Susumu Hirasawa video chronology
| Tokyo I-jigen Kudou (2011) | Phonon 2555 Vision (2013) | Interactive Live Show 2013 Nomonos and Imium (2015) |

= Phonon 2555 Vision =

Phonon 2555 Vision is a live video album by Susumu Hirasawa. It contains recordings of the Phonon 2555 shows from 2012, part of the "Phonon" series of Hirasawa concerts. The number on the title represents the year of the performance on the Thai solar calendar.

==Overview==
The shows featured two guest performers: Yasuhiro Araki and PEVO 1go. Araki was the drummer of Hirasawa's New Wave band P-Model from 1984 to 1987, appearing on Karkador and One Pattern (one song from this period was performed on each show), PEVO 1go is the guitarist of the P-Model/Devo tribute band PEVO, who have collaborated with Hirasawa since the 90s. The concerts were the first to feature guest musicians (outside of singers brought as actors to Interactive Live Shows), since 2000's Philosopher's Propeller shows, and the second "Phonon" concert to do so since the Live Phonon ones from 1999. The instruments of the guests were incorporated on into the Phonon 2555 logo. Hirasawa played a Roland A-500PRO keyboard (later incorporated into his Studio WIRESELF setup) on the shows, the first time he's so live since Phonon 2551 in 2008. In the first and second shows the Fernandes PHOTON guitar was used for guitar solos, while in the third show Hirasawa used the EVO 0101Z guitar, a gift from Hisashi; it was the first show where he used it, and later turned it into his main Talbo guitar.

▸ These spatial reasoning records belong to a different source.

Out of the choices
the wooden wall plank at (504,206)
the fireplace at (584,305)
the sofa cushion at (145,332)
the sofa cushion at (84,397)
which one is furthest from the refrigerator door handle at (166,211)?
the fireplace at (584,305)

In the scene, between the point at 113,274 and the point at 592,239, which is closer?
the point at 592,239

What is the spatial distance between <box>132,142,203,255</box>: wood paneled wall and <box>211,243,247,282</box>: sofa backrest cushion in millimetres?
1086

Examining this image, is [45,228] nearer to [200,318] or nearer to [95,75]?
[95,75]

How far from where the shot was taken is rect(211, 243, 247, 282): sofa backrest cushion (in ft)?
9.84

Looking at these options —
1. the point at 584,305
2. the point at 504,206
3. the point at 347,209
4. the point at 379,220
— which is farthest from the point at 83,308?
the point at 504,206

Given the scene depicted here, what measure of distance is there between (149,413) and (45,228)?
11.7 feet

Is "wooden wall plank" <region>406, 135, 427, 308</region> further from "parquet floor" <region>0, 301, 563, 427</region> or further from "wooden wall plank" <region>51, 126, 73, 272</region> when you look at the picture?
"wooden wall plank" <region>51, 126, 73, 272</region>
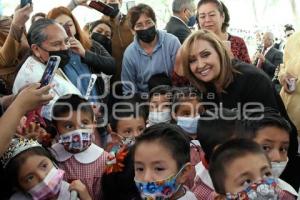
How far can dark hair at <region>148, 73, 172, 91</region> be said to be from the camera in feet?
10.8

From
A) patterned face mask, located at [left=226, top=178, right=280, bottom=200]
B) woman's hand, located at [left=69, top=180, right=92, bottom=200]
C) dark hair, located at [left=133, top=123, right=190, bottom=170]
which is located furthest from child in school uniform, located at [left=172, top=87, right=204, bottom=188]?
patterned face mask, located at [left=226, top=178, right=280, bottom=200]

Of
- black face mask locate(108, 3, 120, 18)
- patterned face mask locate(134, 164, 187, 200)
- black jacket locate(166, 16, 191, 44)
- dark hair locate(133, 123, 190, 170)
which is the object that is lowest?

The Phonon 2555 setlists draw heavily from Hirasawa's soundtrack-related works, as well as rarely performed songs from all of his main solo albums (except Virtual Rabbit) and one from Araki's tenure in P-Model which was grandfathered into Hirasawa's solo repertoire, some of which hadn't appeared in live shows since 1994. All three concerts had the same songs in their setlists, the only changes being the order of performance and switching of two spots from the middle of the shows: A song from either Blue Limbo or Byakkoya - White Tiger Field, and an advance premiere of a song from The Secret of The Flowers of Phenomenon. The titles announced for the unreleased songs were considered tentative, but ended up as the definitive ones. The last show forms the bulk of the DVD, with songs performed only on the first two shows included as bonus tracks: 21 & 23 from the first show, 22 & 24 from the second.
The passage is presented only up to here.